• **Given request**: Extract the entries in their exact form.

Scene-based spatial questions
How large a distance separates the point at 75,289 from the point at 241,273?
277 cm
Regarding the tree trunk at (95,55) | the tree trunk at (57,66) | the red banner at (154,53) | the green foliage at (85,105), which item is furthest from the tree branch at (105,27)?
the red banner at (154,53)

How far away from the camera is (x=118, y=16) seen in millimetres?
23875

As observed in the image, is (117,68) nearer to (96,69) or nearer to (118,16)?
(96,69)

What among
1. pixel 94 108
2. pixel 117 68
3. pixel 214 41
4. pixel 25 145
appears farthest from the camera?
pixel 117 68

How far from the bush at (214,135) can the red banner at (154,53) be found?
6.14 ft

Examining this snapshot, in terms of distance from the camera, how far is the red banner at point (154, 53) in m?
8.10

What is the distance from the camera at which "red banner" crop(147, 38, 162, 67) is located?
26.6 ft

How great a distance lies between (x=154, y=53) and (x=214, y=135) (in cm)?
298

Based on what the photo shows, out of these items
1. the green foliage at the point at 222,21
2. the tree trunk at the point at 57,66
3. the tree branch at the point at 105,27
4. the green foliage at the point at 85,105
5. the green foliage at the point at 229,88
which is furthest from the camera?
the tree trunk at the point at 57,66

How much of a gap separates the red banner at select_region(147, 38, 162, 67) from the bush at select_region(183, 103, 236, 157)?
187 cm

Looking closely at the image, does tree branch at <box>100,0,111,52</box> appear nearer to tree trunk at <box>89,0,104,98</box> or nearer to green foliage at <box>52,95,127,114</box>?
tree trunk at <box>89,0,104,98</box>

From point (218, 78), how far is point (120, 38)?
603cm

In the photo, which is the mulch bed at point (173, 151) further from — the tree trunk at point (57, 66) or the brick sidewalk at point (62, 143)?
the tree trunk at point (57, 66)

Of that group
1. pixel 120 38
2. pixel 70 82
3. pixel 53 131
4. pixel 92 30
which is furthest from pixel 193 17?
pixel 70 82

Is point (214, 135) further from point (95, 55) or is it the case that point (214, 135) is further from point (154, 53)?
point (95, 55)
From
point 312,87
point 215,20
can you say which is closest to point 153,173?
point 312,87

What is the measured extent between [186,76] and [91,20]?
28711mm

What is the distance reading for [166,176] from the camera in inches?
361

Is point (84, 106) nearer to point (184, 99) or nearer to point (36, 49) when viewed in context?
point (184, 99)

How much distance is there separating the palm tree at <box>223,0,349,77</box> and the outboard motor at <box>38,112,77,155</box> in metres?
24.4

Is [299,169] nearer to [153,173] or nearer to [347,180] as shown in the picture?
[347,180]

• **Exercise solution**:
How large a distance separates the point at 75,289 from the point at 241,273?
277 cm
Regarding the tree trunk at (95,55) | the tree trunk at (57,66) | the red banner at (154,53) | the green foliage at (85,105), which item is furthest from the tree branch at (105,27)?
the red banner at (154,53)

How far away from the camera is (x=118, y=16) seen in millimetres?
23875

As observed in the image, is (117,68) nearer to (96,69) or nearer to (118,16)?
(96,69)

What among
1. pixel 94 108
2. pixel 117 68
3. pixel 214 41
4. pixel 25 145
appears farthest from the camera?
pixel 117 68

How far from the bush at (214,135) can the red banner at (154,53) be found?
6.14 ft

Examining this snapshot, in terms of distance from the camera, how far is the red banner at point (154, 53) in m?
8.10

What is the distance from the camera at which "red banner" crop(147, 38, 162, 67) is located?
26.6 ft

How great a distance lies between (x=154, y=53) and (x=214, y=135) (in cm)?
298

Based on what the photo shows, out of these items
1. the green foliage at the point at 222,21
2. the tree trunk at the point at 57,66
3. the tree branch at the point at 105,27
4. the green foliage at the point at 85,105
5. the green foliage at the point at 229,88
which is furthest from the camera?
the tree trunk at the point at 57,66

How much of a gap separates the red banner at select_region(147, 38, 162, 67) from the bush at select_region(183, 103, 236, 157)?
187 cm

Looking closely at the image, does tree branch at <box>100,0,111,52</box> appear nearer to tree trunk at <box>89,0,104,98</box> or nearer to green foliage at <box>52,95,127,114</box>?
tree trunk at <box>89,0,104,98</box>

From point (218, 78), how far is point (120, 38)?
603cm

In the photo, which is the mulch bed at point (173, 151) further from — the tree trunk at point (57, 66) or the brick sidewalk at point (62, 143)?
the tree trunk at point (57, 66)

Of that group
1. pixel 120 38
2. pixel 70 82
3. pixel 53 131
4. pixel 92 30
which is furthest from pixel 193 17?
pixel 70 82

Is point (214, 135) further from point (95, 55) or is it the case that point (214, 135) is further from point (154, 53)?
point (95, 55)
From
point 312,87
point 215,20
can you say which is closest to point 153,173?
point 312,87

What is the measured extent between [186,76] and [91,20]?
28711mm

What is the distance reading for [166,176] from the camera in inches?
361

Is point (84, 106) nearer to point (184, 99) or nearer to point (36, 49) when viewed in context?
point (184, 99)

How much distance is there separating the palm tree at <box>223,0,349,77</box> and the outboard motor at <box>38,112,77,155</box> in metres?
24.4

Is [299,169] nearer to [153,173] or nearer to [347,180] as shown in the picture?
[347,180]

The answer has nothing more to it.